In Marokko, Thailand und Rumänien haben wir u.a. richtungsweisende Pilotprojekte aufgebaut. In vielen weiteren Ländern Kastrationsprogramme unterstützt. Wenn immer möglich laufen TNVR-Programme in Zusammenarbeit mit Behörden, lokalen Tierärzten und der Bevölkerung vor Ort. Wir fördern Schulungs- und Aufklärungsprojekte. Unser übergeordnetes Ziel ist «Hilfe zur Selbsthilfe».
Das Prinzip der Holding Capacity
Weltweit streunen laut Schätzungen bis zu 600 Millionen Strassenhunde und 400 Millionen Strassenkatzen. In vielen Ländern versuchen Regierungen und Hotels der «Plage» mit Vergiftungen Herr zu werden. Das Töten streunender Katzen und Hunde löst das Problem jedoch keineswegs.
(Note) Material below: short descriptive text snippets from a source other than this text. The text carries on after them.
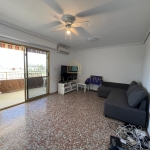 Imagen 1 de Piso en Venta en Palmeretes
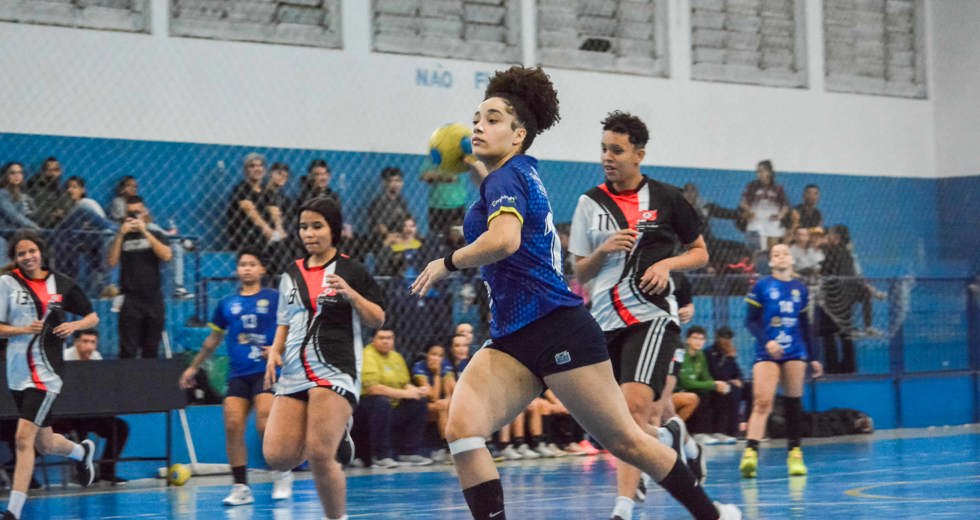 jogos-regionais-sjc-512.jpg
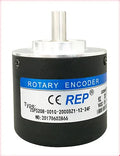 1pc new ZSP5208-001G-2000BZ1-12-24F BZ3 003G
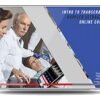 transcranial doppler ultrasound training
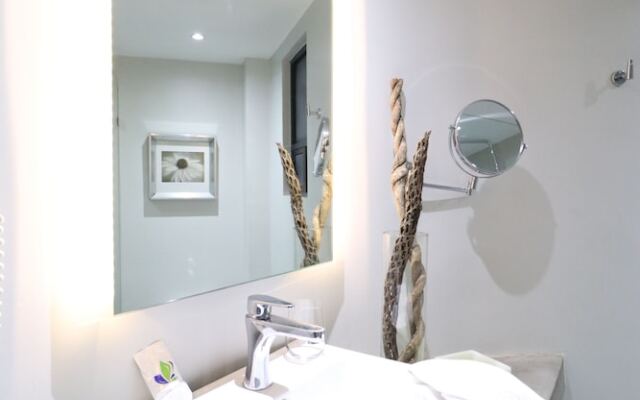 Hotel Posada Tulancingo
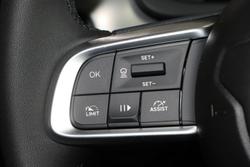 2024 Jeep
Avenger Limited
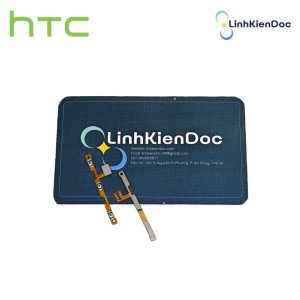 dây nút nguồn nút volume HTC U11 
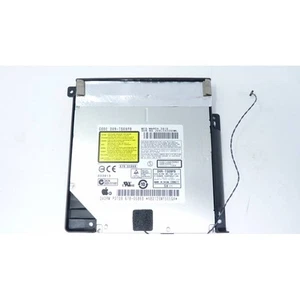 Lecteur graveur DVD SATA TS09PB - 678-0586A pour Apple iMac A1312 - - FRANCE / - Photo 1/2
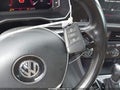 Photo 11 of 16 — 2019 Volkswagen Jetta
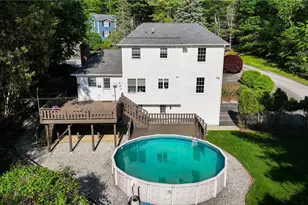 3 Stony Ln, Smithfield, RI 02917 - Photo 8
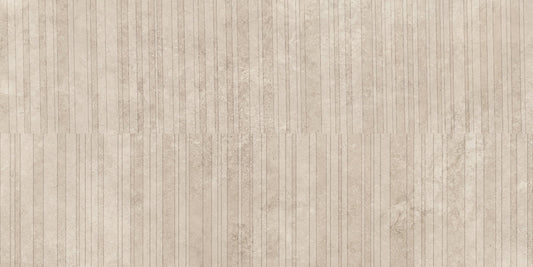 MYTHOLOGY MYTHOS TAUPE 60X120 NATURAL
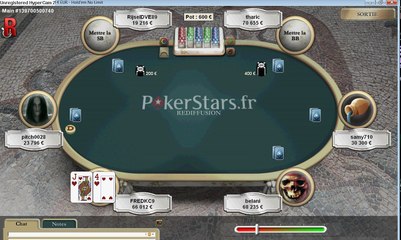 win than américan air line it's possible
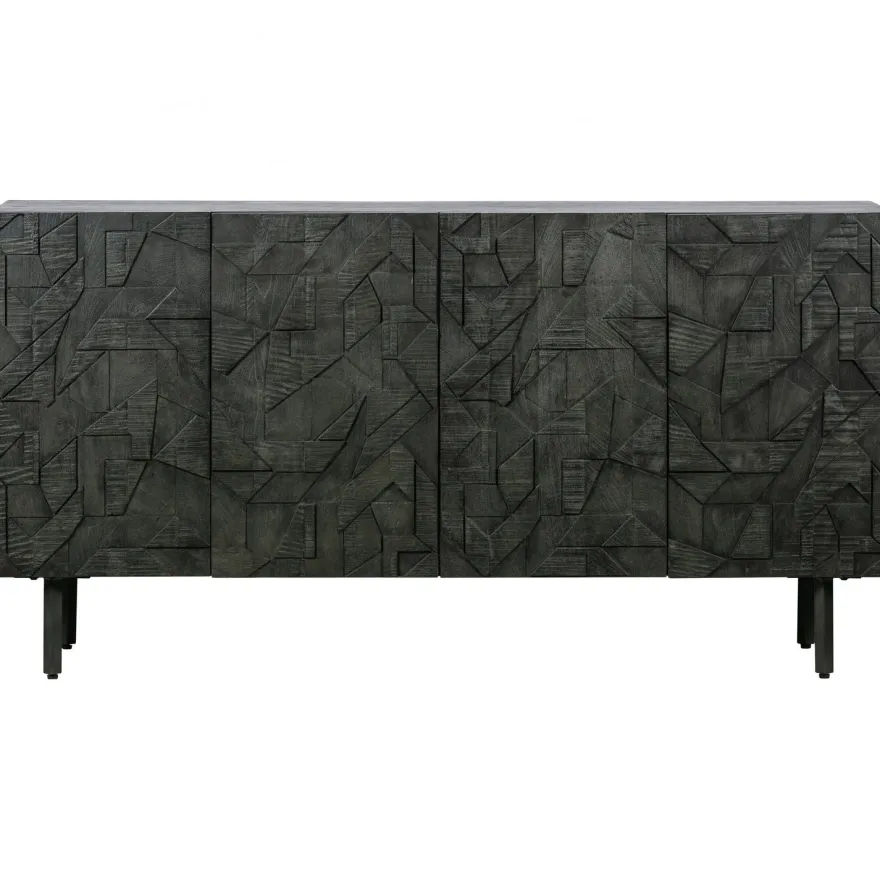 WOOOD Counter Dressoir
Auch nach jahrelangen Massentötungen wurden weder die Streunertiere noch die damit verbundenen Tollwutfälle weniger. Abgesehen von der ethischen Grausamkeit liegen zudem die Kosten für das wirkungslose Töten und den Unterhalt von Tierheimen viel höherals die konsequente Kastration aller Streuner- und Besitzertiere. In Ländern wie Marokko oder der Türkei sind aktuell leider wieder massive Rückschritte zu verzeichnen, wurden doch erfolgsversprechende TNVR Ansätze erneut über Bord geworfen.
Deshalb ist es extrem wichtig die Zusammenhänge und das Prinzip der „Holding Capacity“ zu verstehen.
Holding Capacity beschreibt das Fassungsvermögen von Tieren auf einem gewissen Gebiet und bedeutet, dass die Anzahl Streuner von Futter, Wasser, natürlichen Feinden und Platzverhältnissen abhängig ist.
Werden Hunde und Katzen z. B. durch Massentötungen, Vermittlung oder Wegsperren dezimiert, entspannt sich die Lage zwar kurzfristig. Da es aber plötzlich mehr Futter sowie grössere und freie Reviere hat, füllen sich diese schnell wieder mit neuen Tieren wie Welpen unkastrierter Besitzertiere, ausgesetzte Haustiere oder Streuner aus benachbarten Gebieten.
Bild & Quelle: Quelle: «TOO MANY DOGS AND CATS» Lega pro Animale TA Dorothea Friz
Feldstudie - Die sauberen Streuner von Taghazout/Marokko
Auch in Bezug auf die Tollwutbekämpfung sind diesbezüglich bereits Erfolge in Agadir zu erkennen. Die 2014 & 2015 durch Michèle und die Schweizer Tierbotschafter kastrierten und geimpften Hunde im Touristenort Taghazout ausserhalb von Agadir, zeigen ein erfreuliches Bild. Italienische Studenten der Universität Wien haben während 6 Monaten eine Feldstudie betrieben für die Organisation „Stray Dogs International Project“ aus Italien. Sie haben diese „sauberen“ Tiere in einer umfassenden Feldstudie überwacht und die Resultate ausgewertet. Bluttests ergaben, dass sämtliche noch vor Ort lebenden Tiere den vollen Impfschutz aufweisen und gesund sind. Fazit: Die Studie schliesst die Hunde von Taghazout als Träger des Tollwutvirus komplett aus. Ganzer Pressetext der Tierbotschafter Februar 2017
TNVR-Programm Agadir 2014 - Zwischenbericht
Die Kastrationsaktion in Taghazout läuft auf Kurs und stösst auf grosses Interesse.
Michèle und die Tierschützer machen einen ausgezeichneten Job.